>> Start

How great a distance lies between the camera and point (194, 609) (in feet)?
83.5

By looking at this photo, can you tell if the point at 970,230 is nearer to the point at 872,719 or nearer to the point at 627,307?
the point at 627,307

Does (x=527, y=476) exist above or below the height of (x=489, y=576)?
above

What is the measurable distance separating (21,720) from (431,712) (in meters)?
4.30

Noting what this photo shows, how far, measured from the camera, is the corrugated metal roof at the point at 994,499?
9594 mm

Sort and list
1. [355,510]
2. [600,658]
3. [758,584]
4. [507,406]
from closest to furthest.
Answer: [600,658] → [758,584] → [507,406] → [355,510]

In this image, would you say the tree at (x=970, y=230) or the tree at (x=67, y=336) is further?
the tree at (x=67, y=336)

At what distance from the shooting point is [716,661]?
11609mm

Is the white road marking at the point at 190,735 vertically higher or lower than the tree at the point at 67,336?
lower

>> End

**Exercise:** In the part that opens with the line containing "Is the white" and runs through the end of the items, switch "road marking" to "lane stripe" and reproduce those lines with everything else unchanged.

**Solved problem:**
Is the white lane stripe at the point at 190,735 vertically higher or lower than the tree at the point at 67,336?
lower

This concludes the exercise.